From a surname meaning divine or godlike, with Irish and French associations.
Devine occupies a fascinating intersection between surname and given name, between Irish heritage and English spiritual vocabulary. As a surname, it derives from the Irish Ó Daimhín, meaning "descendant of Daimhín," where Daimhín is a diminutive of damh, meaning "ox" or "stag" — the animals that in Celtic tradition symbolized strength, nobility, and the untamed wilderness of Ireland. The Devine family name has been associated primarily with County Tyrone and County Fermanagh, where the clan maintained a distinct identity through centuries of colonization and cultural pressure.
But Devine also exists in the shadow of the English adjective "divine" — of, from, or like God — and this semantic overlap gives the name an unmistakable spiritual resonance that the purely Irish etymological reading cannot fully account for. When Devine is given as a first name, these two meanings collapse into each other: the Irish ancestral identity and the invocation of the sacred. It becomes a name that means, in some deep sense, both "my people" and "something transcendent."

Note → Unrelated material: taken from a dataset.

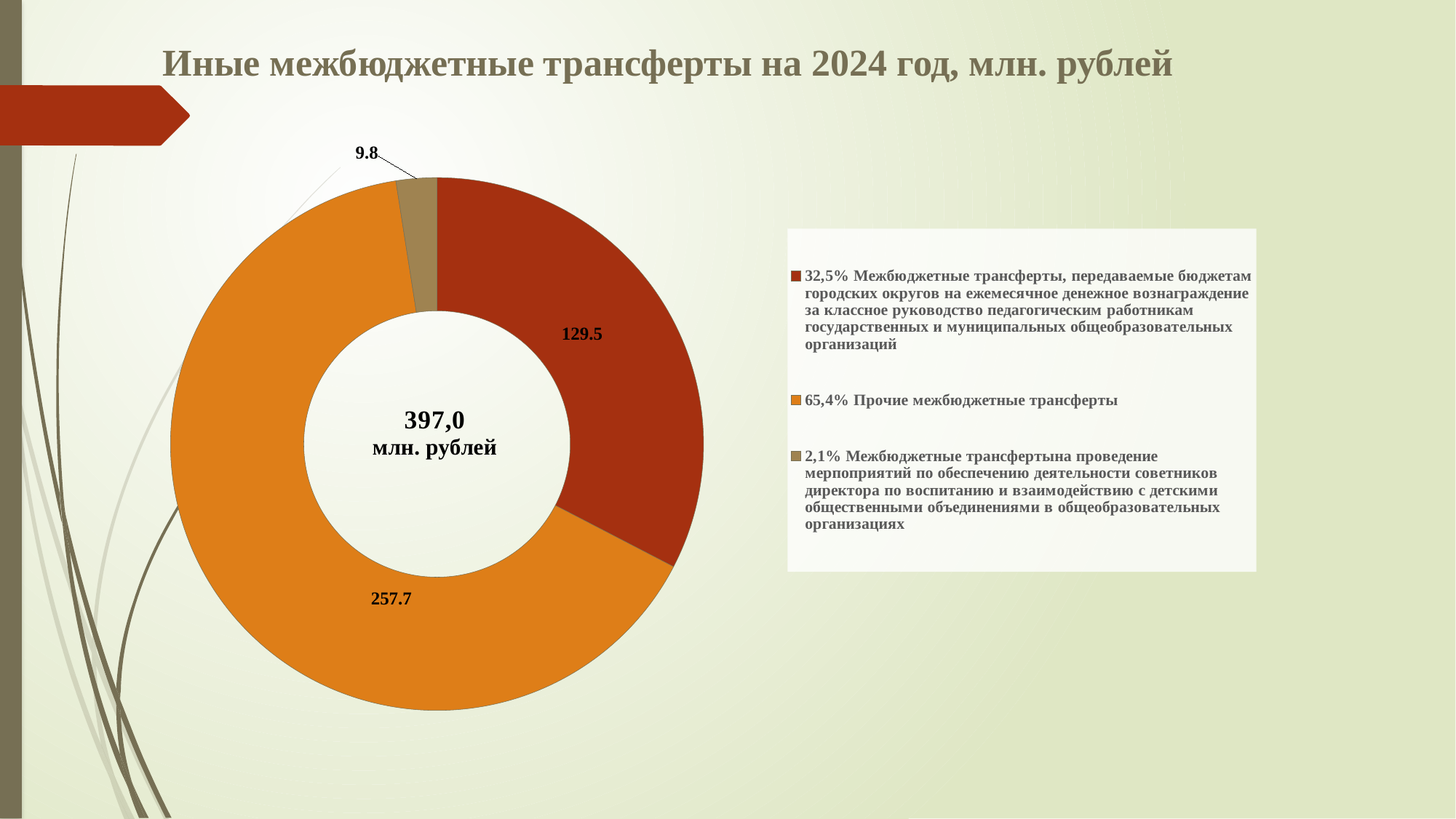
What total value is shown in the centre of the chart? 397,0 млн. рублей Which category has the largest slice in the chart? Прочие межбюджетные трансферты What type of chart is shown on the slide? Doughnut chart What share of the chart does "Прочие межбюджетные трансферты" represent? 65,4% What is the difference between the value for "Прочие межбюджетные трансферты" and the value for the slice for classroom leadership payments (129.5)? 128.2 What value is shown for the slice "Прочие межбюджетные трансферты"? 257.7 How many slices does the chart have? 3 What value is shown for the slice "Межбюджетные трансферты, передаваемые бюджетам городских округов на ежемесячное денежное вознаграждение за классное руководство..."? 129.5 What value is shown for the slice "Межбюджетные трансферты на проведение мероприятий по обеспечению деятельности советников директора по воспитанию..."? 9.8 Which is larger: the slice for "Прочие межбюджетные трансферты" or the slice for classroom leadership payments to city district budgets? Прочие межбюджетные трансферты What share of the chart does the slice for advisors to the director on education (советников директора по воспитанию) represent? 2,1%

The name carries associations with several notable cultural figures. The American actor and comedian Divine — born Harris Glenn Milstead — adopted it as a single-name persona that became legendary through collaboration with director John Waters, turning the name into an emblem of extravagant self-invention. In more straightforward usage, Devine has appeared as both a masculine and feminine given name in Irish-American communities throughout the twentieth century, where it served as a way to honor Hibernian ancestry while carrying it forward in a name that works in an English-speaking context. It remains rare enough to feel like a genuine discovery.